Les critiques d'Hugues Dayez - mercredi 3 février

"Based upon a true story" : cette mention se retrouve régulièrement au générique des productions américaines. Mais l’authenticité d’une histoire est-elle la garantie d’un bon film ou le signe d’une carence d’imagination des scénaristes ? Vaste débat ! Cette semaine, deux films américains inspirés d’histoires vraies prouvent que la fiction peut apporter une dimension inédite à l’anecdote véridique.

Spotlight

"Spotlight", c’est le nom de la cellule de journalisme d’investigation au sein du quotidien "Boston Globe". En 2001, titillée par leur nouveau rédacteur en chef, cette petite cellule décide de s’attaquer à un dossier épineux : les faits de pédophilie au sein du clergé de Boston…

A la manière des "Hommes du Président" d’Alan Pakula, sur l’affaire du Watergate, le film "Spotligt" de Tom Mc Carthy choisit de suivre exclusivement le point de vue des journalistes.

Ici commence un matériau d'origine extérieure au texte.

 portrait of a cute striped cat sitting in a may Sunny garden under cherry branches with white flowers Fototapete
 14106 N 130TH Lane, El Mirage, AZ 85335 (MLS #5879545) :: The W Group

Le spectateur suit pas à pas leur enquête minutieuse : pendant des mois, ils accumulent les rendez-vous, tentent d’obtenir des témoignages, tandis que le responsable de la cellule résiste vaillamment aux pressions de l’establishment, insistantes dans cette ville où l’ancrage catholique est très fort.

Le réalisateur peut s’appuyer sur un casting exceptionnel : de Michael Keaton à Mark Ruffalo en passant par Rachel McAdams et Stanley Tucci, tous les acteurs de "Spotlight" sont terriblement convaincants. La prouesse du film, c’est d’arriver en deux heures à résumer une longue enquête terriblement complexe… C’est un plaidoyer pour le VRAI journalisme, et c’est passionnant.

Steve Jobs

Le film "Steve Jobs" n’est pas un "biopic" classique, c’est une tragédie shakespearienne moderne, un drame en trois actes. Le scénariste Aaron Sorkin ( auteur de "The Social network" et de "Newsroom") articule son portrait autour de trois moments-clés de la carrière de Jobs : 1984, lancement du Macintosh, 1988, présentation du cube noir NeXT, 1998, dévoilement de l’iMac. A quelques minutes de son speech dans une salle archi-comble, Steve subit en coulisses l’irruption de ses collaborateurs et de ses proches, qui viennent régler leurs comptes.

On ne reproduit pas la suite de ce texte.